In conclusion, we have explored the origin of the tradeoff between cycling potential limits for Ni-rich NMCs, NMC9055 and NMC622, and capacity/capacity retention, with particular emphasis on how the surface chemistry affects those tradeoffs. In particular, even when lower potential limits are used than for NMC622 cells, there was no cycling range in which NMC9055 and NMC622 half-cells had similar capacity retentions. Through soft XAS and XPS probing at multiple states-of-charge and -discharge for NMC9055, it was determined that its surface reaction layers can be detected at deeper probing depths compared to NMC622. XPS results largely corroborated findings from soft XAS regarding electrolyte salt decomposition, gas evolution, and consumption of surface organic compounds (for NMC622) versus evolution of surface organic compounds (for NMC9055) during charge. EQCM provided additional evidence of Li₂CO₃ decomposition into CO₂ and Li₂O, which were supported by XPS results. Moreover, EQCM corroborated initial electrochemical data by showing, in contrast to NMC622 and NMC811, that Li⁺ insertion into NMC9055 during discharge is accompanied by deposition processes on the cathode surface. Finally, NMC9055 cathode exhibits significantly more pronounced chemical reactions that lead to dissolution or deposition of surface species during electrochemical cycling, suggesting more reactive surface nature compared to NMC622 and NMC811, despite cycling under similar capacities.

Author contributions

M. T. devised the experimental plan as well as carried out all electrochemical fabrication and characterization, all measurements and analysis of XPS samples, analysis of all soft XAS samples, and all EQCM measurements, calculations, and analysis under supervision of M. D. and W. T.; D. N. performed soft XAS measurements and provided expertise in their analysis. M. T., W. T., and M. D. wrote the original draft, and all authors reviewed and provided their edits.

Conflicts of interest

The authors have no conflicts of interest to report.

Data availability

dQ/DV and charge/discharge plots of cells containing NMC622 and NMC9055 cathodes between various voltage limits; EIS data on cells containing NMC cathodes; ex situ Co L-edge, O K-edge, and C K-edge XAS data on NMC cathodes at various states-of-charge; C1s, P2p Co2p, and Mn2p depth profiling XPS results on NMC cathodes at various states-of-charge; EQCM sensor with a blank film containing only carbon and PVdF; coin cell CVs of cells containing NMC cathodes. Supplementary information is available. See DOI: https://doi.org/10.1039/d6eb00021e.

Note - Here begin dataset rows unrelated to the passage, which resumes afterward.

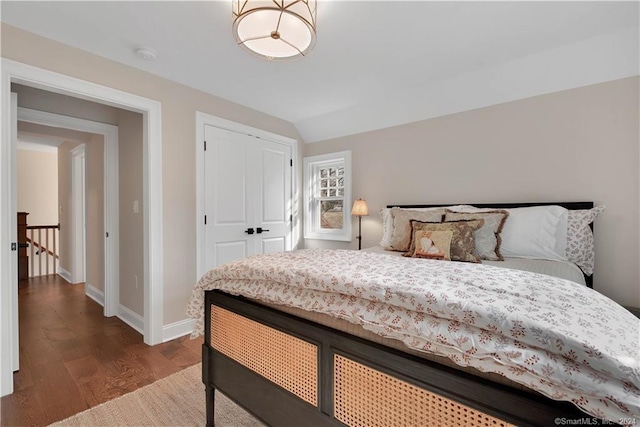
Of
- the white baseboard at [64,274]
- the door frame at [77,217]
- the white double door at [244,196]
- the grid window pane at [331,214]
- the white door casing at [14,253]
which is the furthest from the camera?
the white baseboard at [64,274]

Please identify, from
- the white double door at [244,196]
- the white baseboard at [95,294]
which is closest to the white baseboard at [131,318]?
the white baseboard at [95,294]

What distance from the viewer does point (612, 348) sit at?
1.94 ft

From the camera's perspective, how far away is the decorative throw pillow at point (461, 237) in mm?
2137

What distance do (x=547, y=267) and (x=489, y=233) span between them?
45 centimetres

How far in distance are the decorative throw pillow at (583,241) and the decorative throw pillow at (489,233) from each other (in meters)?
0.45

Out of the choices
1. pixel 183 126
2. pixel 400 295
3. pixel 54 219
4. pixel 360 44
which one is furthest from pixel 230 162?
pixel 54 219

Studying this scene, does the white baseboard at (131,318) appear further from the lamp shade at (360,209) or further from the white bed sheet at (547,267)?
the white bed sheet at (547,267)

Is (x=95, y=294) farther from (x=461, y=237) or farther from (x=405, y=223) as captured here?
(x=461, y=237)

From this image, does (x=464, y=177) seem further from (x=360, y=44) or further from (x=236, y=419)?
(x=236, y=419)

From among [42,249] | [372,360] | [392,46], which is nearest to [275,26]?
[392,46]

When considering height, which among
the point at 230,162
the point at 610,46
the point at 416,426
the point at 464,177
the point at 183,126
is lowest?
the point at 416,426

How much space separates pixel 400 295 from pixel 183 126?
274 cm

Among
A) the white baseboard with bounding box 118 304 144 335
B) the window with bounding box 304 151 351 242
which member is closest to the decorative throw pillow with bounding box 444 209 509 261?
the window with bounding box 304 151 351 242

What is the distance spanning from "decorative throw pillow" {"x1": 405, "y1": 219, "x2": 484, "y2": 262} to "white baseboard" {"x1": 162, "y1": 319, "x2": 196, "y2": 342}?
7.22ft
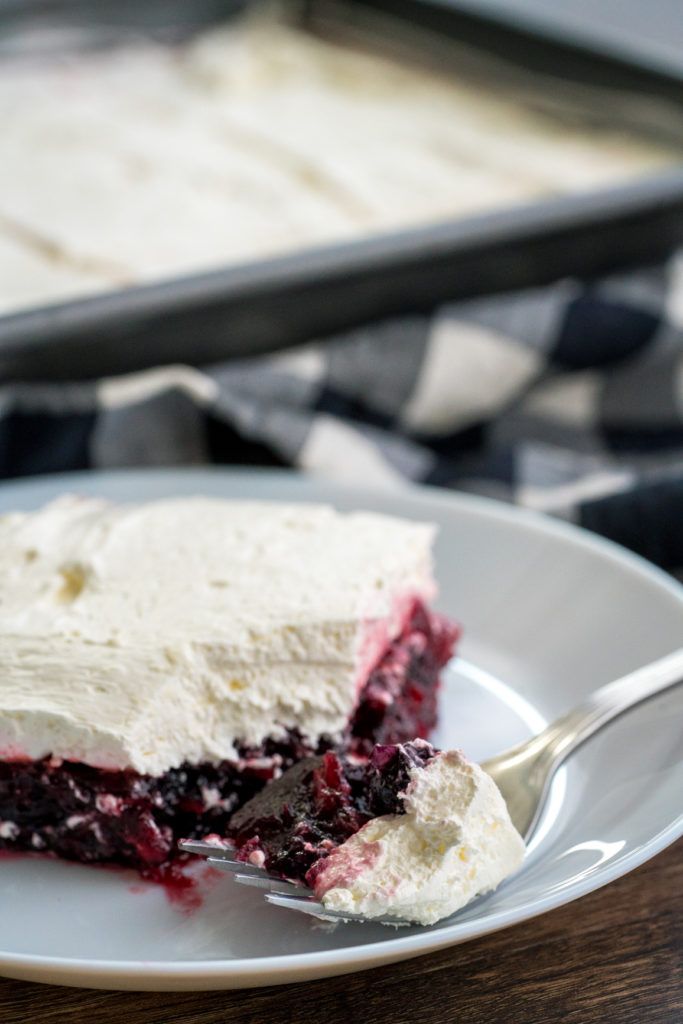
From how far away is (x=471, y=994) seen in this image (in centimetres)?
87

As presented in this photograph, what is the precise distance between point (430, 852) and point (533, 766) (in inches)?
7.4

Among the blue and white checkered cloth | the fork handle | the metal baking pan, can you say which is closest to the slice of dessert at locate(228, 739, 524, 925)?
the fork handle

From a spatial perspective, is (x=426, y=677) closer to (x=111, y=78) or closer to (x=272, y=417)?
(x=272, y=417)

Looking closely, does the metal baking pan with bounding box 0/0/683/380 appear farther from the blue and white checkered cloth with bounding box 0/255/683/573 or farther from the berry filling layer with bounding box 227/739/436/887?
the berry filling layer with bounding box 227/739/436/887

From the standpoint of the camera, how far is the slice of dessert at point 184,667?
0.95 meters

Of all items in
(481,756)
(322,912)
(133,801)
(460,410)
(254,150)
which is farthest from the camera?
(254,150)

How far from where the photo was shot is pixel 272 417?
159 centimetres

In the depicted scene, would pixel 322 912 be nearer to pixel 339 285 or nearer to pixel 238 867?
pixel 238 867

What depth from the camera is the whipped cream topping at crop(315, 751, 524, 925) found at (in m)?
0.81

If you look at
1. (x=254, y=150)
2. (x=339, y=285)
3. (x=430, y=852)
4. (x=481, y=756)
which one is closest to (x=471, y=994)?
(x=430, y=852)

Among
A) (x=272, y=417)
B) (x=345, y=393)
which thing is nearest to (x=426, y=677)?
(x=272, y=417)

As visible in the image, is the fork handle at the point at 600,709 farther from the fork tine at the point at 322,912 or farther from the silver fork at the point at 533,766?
the fork tine at the point at 322,912

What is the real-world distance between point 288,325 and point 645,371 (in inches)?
21.8

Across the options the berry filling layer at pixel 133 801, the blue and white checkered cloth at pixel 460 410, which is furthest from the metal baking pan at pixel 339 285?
the berry filling layer at pixel 133 801
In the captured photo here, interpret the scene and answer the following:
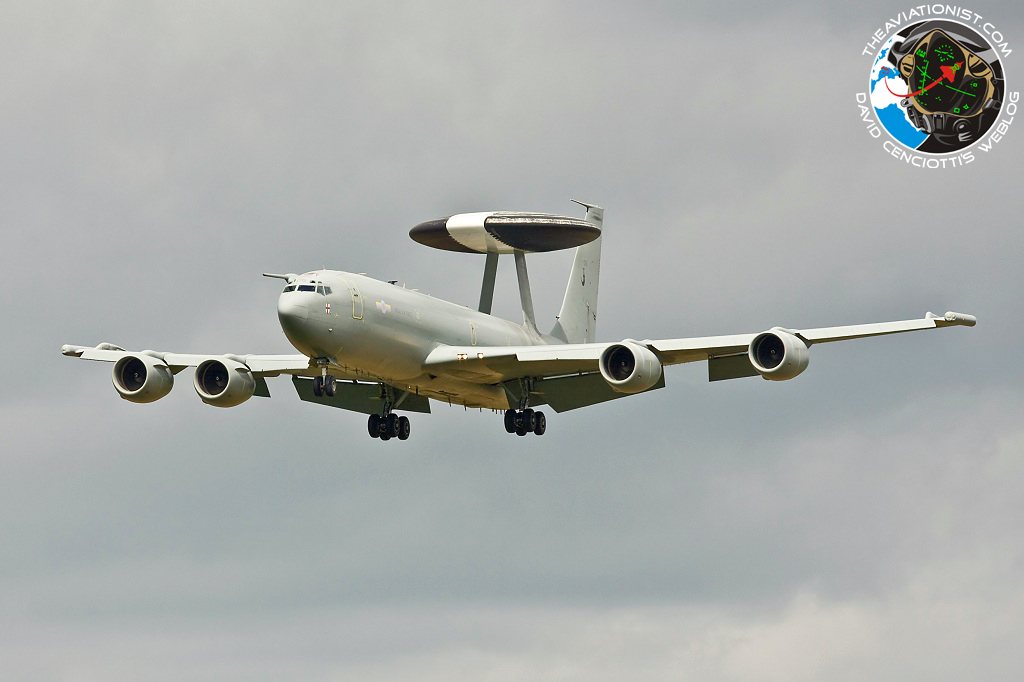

Raw data presented in this work can be provided by the authors upon request.

Acknowledgements

This work was supported by the Assistant Secretary for Energy, Efficiency and Renewable Energy, Office of Vehicle Technologies of the U.S. Department of Energy under Contract No. DE-AC02-05CH11231. Work at the Molecular Foundry of Lawrence Berkeley National Lab (LBNL), supported by the Office of Science, Office of Basic Energy Sciences of the U.S. Department of Energy under Contract No. DE-AC02-05CH11231. We would like to acknowledge Dr Paul Ashby and Dr Harishankar Jayakumar for their support at the Molecular Foundry. We would like to acknowledge the use of the Stanford Synchrotron Radiation Lightsource, SLAC National Accelerator Laboratory, that is supported by the U.S. Department of Energy, Office of Science, Office of Basic Energy Sciences under Contract No. DE-AC02-76SF00515.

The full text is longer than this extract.